The fort itself did not last long, seeking terms of surrender after only three days, when it was realised that the regiment holding it did not have enough supplies to hold out for reinforcements to arrive. The brief siege was still notable though, as Sarsfield, lacking cannon, apparently constructed a siege tower – a “sow” design – which was rolled up to the walls of the fort to allow the Irish attackers to attempt to take its walls. Unfortunately for Sarsfield, he failed to take either the structures inability to resist bullets or the straw that had been strategically placed around the forts exterior into account, and it wasn’t long before the sow was a pile of ashes. But, this small Williamite factory merely delayed the end. The whole of Sligo Town was in Sarsfield’s hands by the 22nd of October, the Huguenot’s having been allowed to march north to Ballyshannon.
Sarsfield had achieved his objective, and the taking of Sligo came only a short time before Schomburg’s disease ridden withdrawal from Leinster in early November.
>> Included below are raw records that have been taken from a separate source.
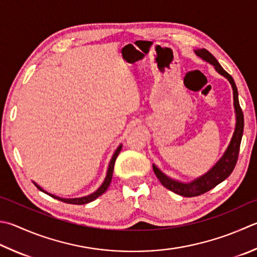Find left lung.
<instances>
[{
  "label": "left lung",
  "instance_id": "obj_1",
  "mask_svg": "<svg viewBox=\"0 0 257 257\" xmlns=\"http://www.w3.org/2000/svg\"><path fill=\"white\" fill-rule=\"evenodd\" d=\"M195 53L198 57L201 58L202 60H205L208 64L214 66L216 71L221 76H224L225 78L229 81L231 88H233L236 123L233 137H231L230 142L228 144V147L225 150L224 154H222L218 161H217L209 170L205 174H202V176L196 178L195 180H192L190 182H182L176 180V179H172L171 177L167 176L166 173H163L156 164H152L153 171L156 173V176L158 177L160 182L163 185V187H166L169 190H171L174 193H178V195L183 197H196L202 195V193L209 191L210 189L215 188L217 185H219L220 182H222L225 179L230 176V173L233 172L236 166L237 158H238L240 141L244 131V115L239 106L238 91H237V87L235 85L233 77H231L228 72L224 70V68L219 65V62L217 61L216 58L208 50L197 49L195 50Z\"/></svg>",
  "mask_w": 257,
  "mask_h": 257
}]
</instances>
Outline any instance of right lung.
<instances>
[{"label":"right lung","instance_id":"obj_1","mask_svg":"<svg viewBox=\"0 0 257 257\" xmlns=\"http://www.w3.org/2000/svg\"><path fill=\"white\" fill-rule=\"evenodd\" d=\"M120 150H122V144H119L117 149L115 150V152L113 154L112 159H110L109 161V164H108V168H107V172H106V177L104 179V181L101 182V185L98 187L97 190H95L94 192L89 193V195L87 196H84V197H78V198H61V197H58V196H55L52 195V193H49L47 192L46 190H43V189L38 185V183H36L35 181H33V183H35L36 187L39 189V190H41L42 192L47 193V195H49L50 197L52 198H56V199L60 200V201H64V202H67V204H72V205H85V204H88V202L95 200L96 198H98L99 196L103 195V193L107 190V188L109 187V183L110 181H112V177H113V170H114V164H115V161H116V158L118 157V153L120 152Z\"/></svg>","mask_w":257,"mask_h":257}]
</instances>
Combined, the two events were crucial for the Jacobite position in Ireland as 1689 came to a close, and for Jacobite morale generally, especially after the previous failures at Enniskillen and Londonderry. On either side of the country, the Williamites had been pushed back into Ulster, and for very little loss. Sarsfield’s time in the region had been mixed, with Beeleck being a calamity that reflected very poorly on him. But his campaign to re-take Sligo had shown that aggressive and committed leadership could get results, even if the Jacobite armies were not in the best nick. It was the Williamite’s turn to suffer from poor leadership, with Lloyd blundering through two engagements with Sarsfield’s vanguard before just leaving Sligo to its fate.
The re-taking of Sligo was not a giant success really, but it demonstrated that the Jacobites were not entirely hopeless – nor the Williamites entirely invincible in opposing them – when it came to propagating James II’s cause. Now 1689 would come to an end, with the situation in Ireland far from resolved, or looking like it would be resolved any time soon. The new year would bring battle and death aplenty.